Ter zake de onder 6. bewezen verklaarde overtreding:
De rechtbank veroordeelt de verdachte tot betaling van een geldboete van € 189,--, bij gebreke van betaling en verhaal te vervangen door hechtenis voor de duur
van 3 dagen.
Ter zake de onder 7. bewezen verklaarde overtreding:
De rechtbank veroordeelt de verdachte tot een hechtenis voor de duur van 1 week.
De rechtbank ontzegt verdachte de bevoegdheid tot het besturen van motorrijtuigen voor de tijd van 4 maanden.

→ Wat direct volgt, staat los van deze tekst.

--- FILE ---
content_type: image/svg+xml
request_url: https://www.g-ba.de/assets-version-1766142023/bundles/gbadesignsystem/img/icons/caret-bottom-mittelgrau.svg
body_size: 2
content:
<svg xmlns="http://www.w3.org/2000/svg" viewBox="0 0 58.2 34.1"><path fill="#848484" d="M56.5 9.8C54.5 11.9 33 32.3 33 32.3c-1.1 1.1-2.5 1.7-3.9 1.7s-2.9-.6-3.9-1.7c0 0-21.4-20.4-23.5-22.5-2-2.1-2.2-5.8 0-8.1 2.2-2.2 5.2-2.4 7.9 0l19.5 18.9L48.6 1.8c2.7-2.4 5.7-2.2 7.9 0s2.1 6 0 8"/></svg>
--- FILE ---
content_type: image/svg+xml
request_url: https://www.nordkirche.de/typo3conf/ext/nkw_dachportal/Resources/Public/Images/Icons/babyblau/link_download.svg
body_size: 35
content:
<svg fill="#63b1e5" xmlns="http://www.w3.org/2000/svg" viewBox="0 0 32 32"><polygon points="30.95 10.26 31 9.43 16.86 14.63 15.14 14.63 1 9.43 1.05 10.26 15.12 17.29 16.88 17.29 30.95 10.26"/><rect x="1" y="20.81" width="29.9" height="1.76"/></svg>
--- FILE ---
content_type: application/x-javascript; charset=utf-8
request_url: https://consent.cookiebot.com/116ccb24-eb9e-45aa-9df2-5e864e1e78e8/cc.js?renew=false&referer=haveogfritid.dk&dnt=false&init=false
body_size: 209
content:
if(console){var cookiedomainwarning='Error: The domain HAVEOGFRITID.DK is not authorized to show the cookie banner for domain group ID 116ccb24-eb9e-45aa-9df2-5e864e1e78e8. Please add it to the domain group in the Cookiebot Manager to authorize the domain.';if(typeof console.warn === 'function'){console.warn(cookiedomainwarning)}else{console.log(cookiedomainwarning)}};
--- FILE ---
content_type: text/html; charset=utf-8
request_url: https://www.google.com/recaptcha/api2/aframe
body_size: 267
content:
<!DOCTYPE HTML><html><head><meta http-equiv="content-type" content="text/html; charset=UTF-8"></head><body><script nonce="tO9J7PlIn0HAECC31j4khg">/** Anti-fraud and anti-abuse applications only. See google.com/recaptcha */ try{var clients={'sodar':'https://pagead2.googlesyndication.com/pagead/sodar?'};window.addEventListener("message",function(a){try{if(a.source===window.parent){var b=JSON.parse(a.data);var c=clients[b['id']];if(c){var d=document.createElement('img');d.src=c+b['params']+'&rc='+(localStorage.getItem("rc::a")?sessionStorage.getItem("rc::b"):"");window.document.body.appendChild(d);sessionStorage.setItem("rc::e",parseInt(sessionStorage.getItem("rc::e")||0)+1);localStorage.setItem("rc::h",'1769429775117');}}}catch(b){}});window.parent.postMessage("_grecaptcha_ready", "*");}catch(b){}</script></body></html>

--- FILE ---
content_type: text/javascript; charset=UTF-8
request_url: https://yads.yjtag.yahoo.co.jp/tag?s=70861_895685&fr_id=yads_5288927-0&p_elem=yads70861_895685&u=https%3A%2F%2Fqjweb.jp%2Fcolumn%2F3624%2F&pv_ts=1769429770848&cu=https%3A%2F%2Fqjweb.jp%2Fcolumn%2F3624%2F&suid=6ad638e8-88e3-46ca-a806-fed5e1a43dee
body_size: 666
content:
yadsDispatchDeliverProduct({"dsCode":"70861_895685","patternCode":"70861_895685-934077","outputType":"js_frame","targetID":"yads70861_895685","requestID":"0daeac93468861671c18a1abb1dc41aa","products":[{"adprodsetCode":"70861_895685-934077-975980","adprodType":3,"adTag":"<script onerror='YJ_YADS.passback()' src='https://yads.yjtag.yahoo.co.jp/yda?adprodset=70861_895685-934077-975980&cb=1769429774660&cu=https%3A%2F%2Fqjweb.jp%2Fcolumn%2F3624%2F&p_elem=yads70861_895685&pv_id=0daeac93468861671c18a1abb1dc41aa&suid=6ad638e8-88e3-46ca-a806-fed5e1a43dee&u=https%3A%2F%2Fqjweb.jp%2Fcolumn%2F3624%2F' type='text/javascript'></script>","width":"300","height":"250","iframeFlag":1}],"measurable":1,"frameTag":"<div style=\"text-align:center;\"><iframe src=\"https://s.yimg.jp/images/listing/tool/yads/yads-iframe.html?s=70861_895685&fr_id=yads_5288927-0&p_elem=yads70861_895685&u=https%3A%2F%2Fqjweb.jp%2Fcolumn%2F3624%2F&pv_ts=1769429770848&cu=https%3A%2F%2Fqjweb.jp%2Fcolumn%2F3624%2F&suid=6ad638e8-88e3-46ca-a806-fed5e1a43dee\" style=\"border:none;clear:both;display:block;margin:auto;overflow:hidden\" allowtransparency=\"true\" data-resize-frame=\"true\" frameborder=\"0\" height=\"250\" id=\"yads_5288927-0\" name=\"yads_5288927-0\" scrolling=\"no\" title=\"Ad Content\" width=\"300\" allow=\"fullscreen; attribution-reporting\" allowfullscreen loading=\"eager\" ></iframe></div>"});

De ontzegging van de bevoegdheid tot het besturen van motorrijtuigen zal niet worden tenuitvoergelegd, tenzij de rechter later anders mocht gelasten op grond dat de verdachte zich voor het einde van een proeftijd van 2 jaar aan een strafbaar feit heeft schuldig gemaakt.
Aldus gewezen door mr. G.J.J.M. Essink, voorzitter, mrs. H.J. Deuring en H. Steenhuis, rechters, in tegenwoordigheid van mr. F.R. Horst, griffier, en uitgesproken ter openbare terechtzitting van 22 juni 2004.